简体   繁体   English

以向量为输入查询 R 中不同时间序列的函数

[英]Function to query different time series in R with vector as input

I was getting the min a max dates for an specific time series within a database fact table as follows:我正在获取数据库事实表中特定时间序列的最小和最大日期,如下所示:

auxiliar.dates <- function(machine, signal) {
  q.Aux1 <- paste("SELECT
         t1.machine,
       t1.signal,
       t2.signal_name,
       t1.min_snsr_dt,
       t1.max_snsr_dt,
       t1.min_snsr_ts,
       t1.max_snsr_ts,
       t1.min_etl_dt,
       t1.max_etl_dt,
       t1.rec_cnt
       FROM ", config$SF_CONFIG$my_schema_name1, ".mytable1 AS t1 
       LEFT JOIN ", config$SF_CONFIG$my_schema_name1, ".mytable2", "AS t2
       ON t1.signal=t2.signal 
       WHERE t1.unit_key=")
  q.Aux2 <- " AND t1.signal="
  q.Aux.final <- str_c(q.Aux1, machine, q.Aux2, signal)
  res <- dbSendQuery(myConn, q.Aux.final)
  df <- as.data.table(dbFetch(res, n=-1))
  dbClearResult(res)
  return(df)
}

dates <-auxiliar.dates("machine", "signal")

The output of this functions is a data table as follows:此函数的输出是一个数据表,如下所示:

在此处输入图片说明

Then I was using the output to query the specific signal between min and max ts as follows:然后我使用输出来查询 min 和 max ts 之间的特定信号,如下所示:

signalQuery <- function(machine, signal, min_ts, max_ts) {

  q1.aux1 <- paste("SELECT snsr_val, 
                      snsr_ts, 
                      snsr_dt, 
                      signal,
                      qual, 
                      machine 
                      FROM ", config$SF_CONFIG$schema_name1, 
                     ".mytable1 AS v
                      WHERE machine=", sep="")
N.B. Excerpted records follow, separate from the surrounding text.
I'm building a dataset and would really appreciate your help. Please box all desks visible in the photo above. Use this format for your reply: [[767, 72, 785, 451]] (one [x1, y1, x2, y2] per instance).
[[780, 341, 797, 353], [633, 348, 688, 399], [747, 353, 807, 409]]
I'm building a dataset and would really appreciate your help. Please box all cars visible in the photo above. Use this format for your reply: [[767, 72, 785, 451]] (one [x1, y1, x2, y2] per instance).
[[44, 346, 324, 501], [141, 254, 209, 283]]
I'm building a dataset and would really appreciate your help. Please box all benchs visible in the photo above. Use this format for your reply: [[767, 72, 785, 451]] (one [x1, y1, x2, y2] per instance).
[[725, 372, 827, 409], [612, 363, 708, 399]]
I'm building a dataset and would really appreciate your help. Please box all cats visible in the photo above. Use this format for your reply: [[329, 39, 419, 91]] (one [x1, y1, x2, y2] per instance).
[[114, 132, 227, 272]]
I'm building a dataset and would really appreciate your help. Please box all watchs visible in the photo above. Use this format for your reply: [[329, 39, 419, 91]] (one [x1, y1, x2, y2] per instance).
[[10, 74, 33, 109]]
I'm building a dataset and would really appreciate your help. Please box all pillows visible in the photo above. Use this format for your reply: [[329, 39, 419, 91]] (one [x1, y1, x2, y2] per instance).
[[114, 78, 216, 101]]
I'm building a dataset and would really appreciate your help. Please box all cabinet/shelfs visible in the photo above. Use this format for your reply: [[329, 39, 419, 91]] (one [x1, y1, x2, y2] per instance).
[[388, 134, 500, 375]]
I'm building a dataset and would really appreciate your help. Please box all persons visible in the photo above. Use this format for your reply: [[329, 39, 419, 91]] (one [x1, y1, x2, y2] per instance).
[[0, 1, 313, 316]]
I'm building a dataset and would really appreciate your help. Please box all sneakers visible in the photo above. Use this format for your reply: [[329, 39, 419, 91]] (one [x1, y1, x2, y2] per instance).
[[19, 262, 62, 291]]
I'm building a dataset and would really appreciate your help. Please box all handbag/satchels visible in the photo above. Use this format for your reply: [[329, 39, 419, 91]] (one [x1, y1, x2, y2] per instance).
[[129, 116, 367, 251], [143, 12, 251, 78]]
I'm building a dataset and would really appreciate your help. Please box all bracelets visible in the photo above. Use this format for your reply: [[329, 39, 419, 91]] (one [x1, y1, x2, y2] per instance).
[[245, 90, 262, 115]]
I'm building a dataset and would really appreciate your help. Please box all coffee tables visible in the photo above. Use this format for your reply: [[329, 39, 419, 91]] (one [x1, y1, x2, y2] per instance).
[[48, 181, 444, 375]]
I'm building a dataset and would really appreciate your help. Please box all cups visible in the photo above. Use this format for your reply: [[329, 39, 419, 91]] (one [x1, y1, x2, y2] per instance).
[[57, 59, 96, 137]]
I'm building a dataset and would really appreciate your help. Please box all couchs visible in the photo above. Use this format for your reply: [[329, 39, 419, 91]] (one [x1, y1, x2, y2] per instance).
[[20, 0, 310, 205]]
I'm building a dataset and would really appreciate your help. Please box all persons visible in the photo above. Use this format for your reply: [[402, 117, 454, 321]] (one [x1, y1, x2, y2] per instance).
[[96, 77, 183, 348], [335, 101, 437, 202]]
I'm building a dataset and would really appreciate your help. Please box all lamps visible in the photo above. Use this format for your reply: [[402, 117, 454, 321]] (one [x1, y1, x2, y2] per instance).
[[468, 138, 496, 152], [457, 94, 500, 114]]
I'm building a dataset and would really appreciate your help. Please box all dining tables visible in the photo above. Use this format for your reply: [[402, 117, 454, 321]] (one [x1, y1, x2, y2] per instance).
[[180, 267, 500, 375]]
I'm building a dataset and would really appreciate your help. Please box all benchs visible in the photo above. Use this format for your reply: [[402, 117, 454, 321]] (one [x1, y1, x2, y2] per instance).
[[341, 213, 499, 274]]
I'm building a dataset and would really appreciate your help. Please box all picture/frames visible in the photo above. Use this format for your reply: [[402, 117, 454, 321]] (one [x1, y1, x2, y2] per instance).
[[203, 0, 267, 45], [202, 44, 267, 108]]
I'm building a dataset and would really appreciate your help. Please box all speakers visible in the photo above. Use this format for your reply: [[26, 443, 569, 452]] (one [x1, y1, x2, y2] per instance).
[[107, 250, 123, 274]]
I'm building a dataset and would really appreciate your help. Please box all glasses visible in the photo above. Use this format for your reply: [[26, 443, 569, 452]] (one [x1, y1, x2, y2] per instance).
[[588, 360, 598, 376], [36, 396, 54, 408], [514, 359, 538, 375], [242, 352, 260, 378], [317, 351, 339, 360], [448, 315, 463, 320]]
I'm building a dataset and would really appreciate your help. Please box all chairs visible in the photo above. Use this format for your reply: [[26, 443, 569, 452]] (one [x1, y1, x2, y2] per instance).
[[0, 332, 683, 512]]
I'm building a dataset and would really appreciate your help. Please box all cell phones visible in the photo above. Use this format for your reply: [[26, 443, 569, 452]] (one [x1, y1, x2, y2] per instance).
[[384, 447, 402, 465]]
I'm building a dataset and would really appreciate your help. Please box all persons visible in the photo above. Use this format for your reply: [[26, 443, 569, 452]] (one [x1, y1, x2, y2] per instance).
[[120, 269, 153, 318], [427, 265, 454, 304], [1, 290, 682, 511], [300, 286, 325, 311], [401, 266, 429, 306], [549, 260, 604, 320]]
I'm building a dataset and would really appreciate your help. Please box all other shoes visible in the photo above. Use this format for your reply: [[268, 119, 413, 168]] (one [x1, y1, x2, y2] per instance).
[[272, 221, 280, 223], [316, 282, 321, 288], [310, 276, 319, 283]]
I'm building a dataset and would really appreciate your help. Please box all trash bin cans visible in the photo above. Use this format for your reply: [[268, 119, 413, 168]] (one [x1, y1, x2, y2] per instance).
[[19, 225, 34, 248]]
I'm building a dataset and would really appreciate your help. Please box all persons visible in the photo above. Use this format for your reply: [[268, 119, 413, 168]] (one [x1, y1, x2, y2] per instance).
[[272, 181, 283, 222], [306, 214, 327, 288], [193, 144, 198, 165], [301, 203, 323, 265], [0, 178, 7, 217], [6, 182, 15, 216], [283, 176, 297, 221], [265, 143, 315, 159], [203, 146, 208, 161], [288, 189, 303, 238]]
  q3.aux1 <-paste(" AND signal=", signal, " AND snsr_ts BETWEEN ", "'", min_ts, "'",
                    " AND ", "'", max_ts, "'", " ORDER BY v.snsr_ts", sep = "")

  qt.auxtotal <- str_c(q1.aux1,
                     machine,
                     q3.aux1) #we join que full query with stringr library

  res <- dbSendQuery(myConn, qt.auxtotal)
  df <- as.data.table(dbFetch(res,n=-1))
  dbClearResult(res) #cleaning memory
  return(df)
}

To call signal 71 for instance I was doing:例如,要调用信号 71,我正在做:

    signal71.dates <- auxiliar.dates(machine, 71)
    df   <- signalQuery(machine, 71, signal71.dates$min_snsr_dt, signal71.dates$max_snsr_dt)

In case that I need to query more signals I was doing exactly the same procedure but I was taking the min value of max_snsr_dt of my dataframes call signal_number.dates and the max value of the min_snsr_dt of my dataframes signal_number.dates.如果我需要查询更多信号,我正在执行完全相同的过程,但我正在获取我的数据帧调用 signal_number.dates 的 max_snsr_dt 的最小值和我的数据帧 signal_number.dates 的 min_snsr_dt 的最大值。

I would like know to change a bit the process and being able to input a vector which the signals that I want in both auxiliar.dates and signalQuery function.我想知道稍微改变一下过程并能够输入一个向量,该向量是我在 auxiliar.dates 和 signalQuery 函数中想要的信号。

My first trial was to modify auxiliar.dates:我的第一次尝试是修改 auxiliar.dates:

q.Aux2 <- " AND t1.signal="

to:到:

q.Aux2 <- " AND t1.signal IN ("
q.Aux.final <- str_c(q.Aux1, machine, q.Aux2, paste(signal, ")", sep = ""))

However when I call the function as:但是,当我将该函数调用为:

test <- auxiliar.dates(984, c(70,71))

I get the following error:我收到以下错误:

Error in new_result(connection@ptr, statement) : Expecting a single string value: [type=character; new_result(connection@ptr, statement) 中的错误:期望单个字符串值:[type=character; extent=2].范围=2]。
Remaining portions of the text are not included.